Commnet Wireless
- Company type: Subsidiary
- Industry: Telecommunications
- Headquarters: Castle Rock, Colorado
- Area served: Arizona, California, Colorado, Montana, Nebraska, New Mexico, Nevada, North Dakota, South Dakota, Oregon, Texas, Utah, and Wyoming
- Parent: ATN International
- Subsidiaries: Choice Broadband
- Website: www.commnetbroadband.com

= Commnet Wireless =

American telecommunications company

Commnet Wireless is an American telecommunications company which offers wholesale roaming, enterprise, and retail solutions to other mobile network operators. It is a subsidiary of ATN International. Commnet serves the U.S. states of Arizona, California, Colorado, Montana, Nebraska, New Mexico, Nevada, North Dakota, Oregon, Texas, Utah, and Wyoming.

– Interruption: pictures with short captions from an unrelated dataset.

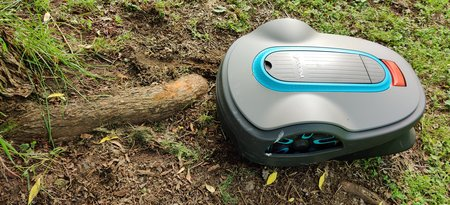 Gardenan robottiruohonleikkuri jumissa puun juuren päällä, kuva 2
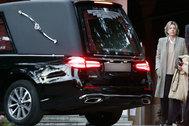 Simoneta Gómez-Acebo, la semana pasada junto al coche fúnebre de su madre.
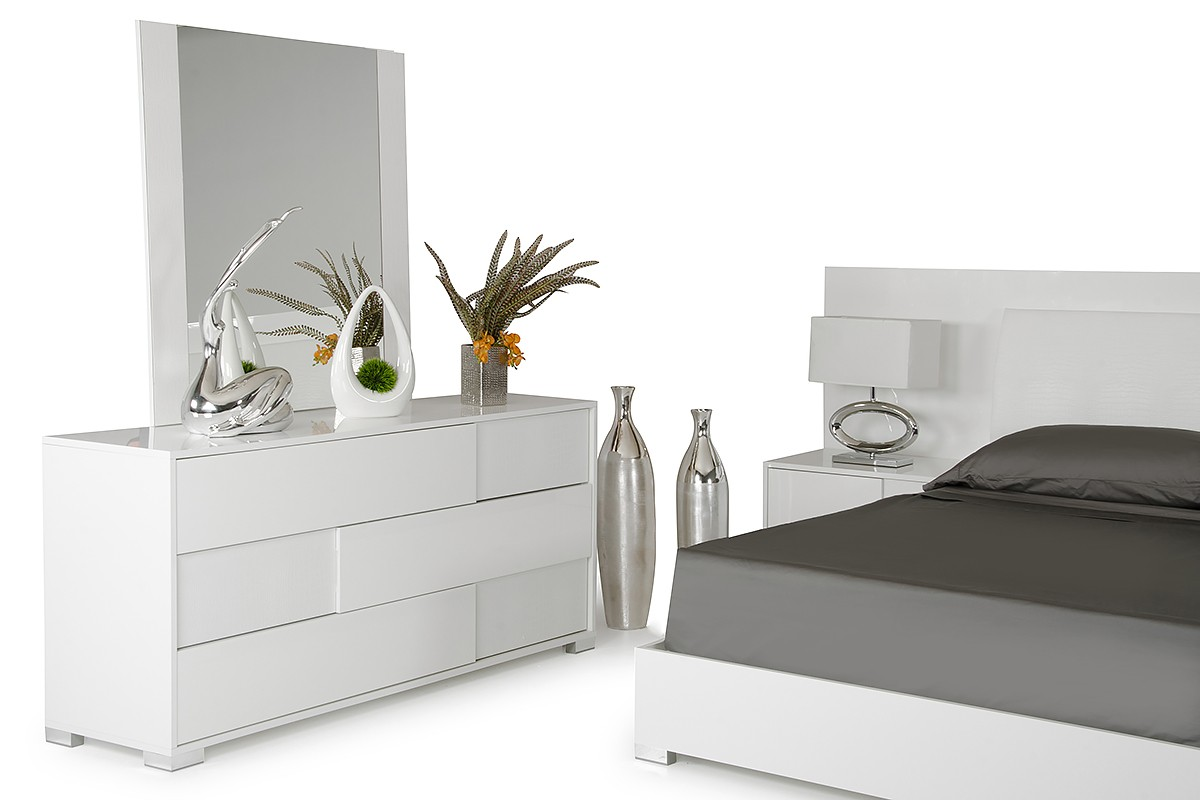 modrest monza italian modern white bedroom set modern 17826 | 03 monza white bed dsc 5774 copy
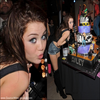 . 25/11/09 | Miley  fête son anniversaire. pour ses 17 ans, mais c'était le 18/11. DSL j'ai trouvé que 2 image .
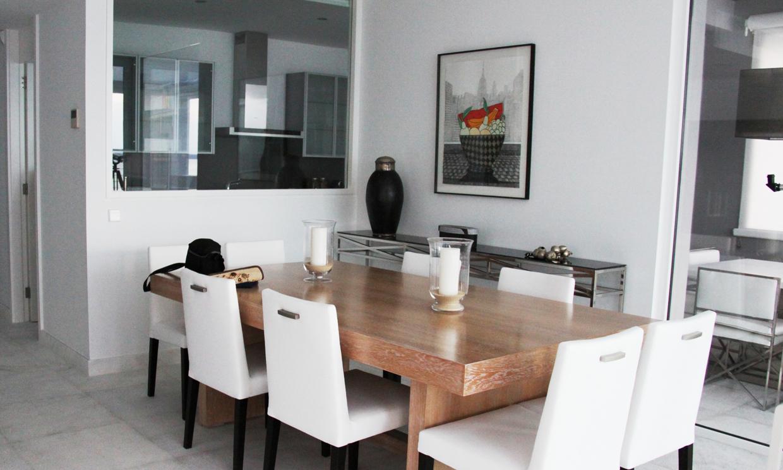 Qu debes tener en cuenta a la hora de separar ambientes for Modelo de cocina abierta en el comedor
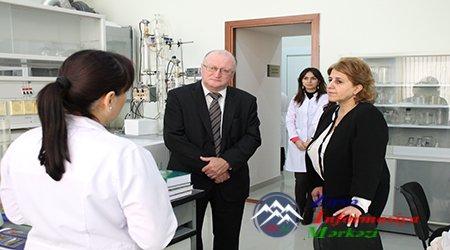 Belarus Milli Elmlər Akademiyasının baş elmi katibi Molekulyar Biologiya və ...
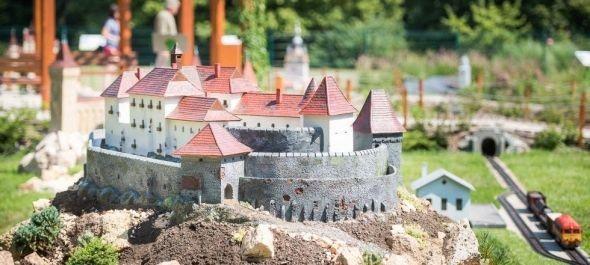 Felépült Déva vára a szarvasi Mini Magyarországban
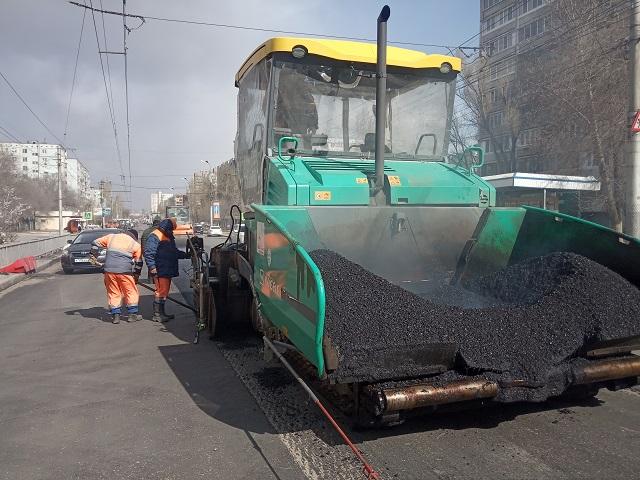 На улице Константина Симонова продолжаются дорожные работы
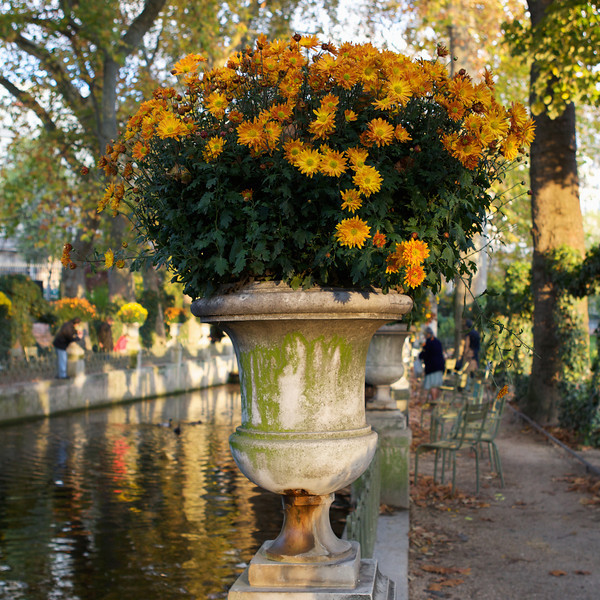 """U"" urn at the Jardin du Luxembourg"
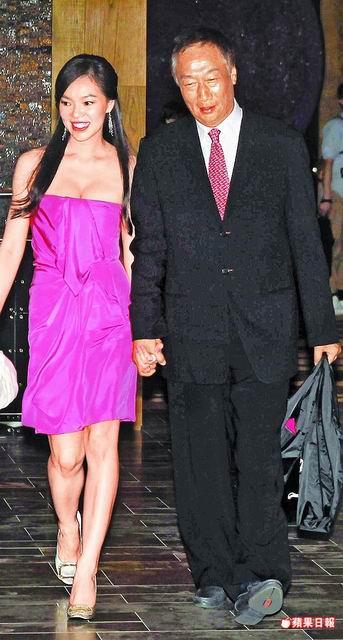 鴻海集團董事長郭台銘(右)前晚帶老婆曾馨瑩出席婚宴,包20萬元大紅包。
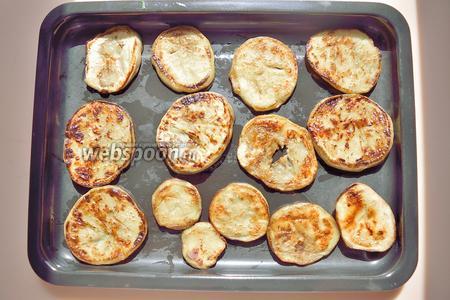 Сложите жареные дольки баклажана на маленький противень или в любую маленькую огнеупорную посуду. Для запекания этого блюда я использовала электрическую мини-печку.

Commnet Wireless also operates the Choice Broadband brand, which provides wireline service to customers in the western United States.

Commnet has stopped offering their Choice Wireless brand as of December 31, 2024.

== Wireless networks ==

=== Radio frequency spectrum chart ===
The following chart lists the known frequency owned, and/or deployed by Commnet Wireless.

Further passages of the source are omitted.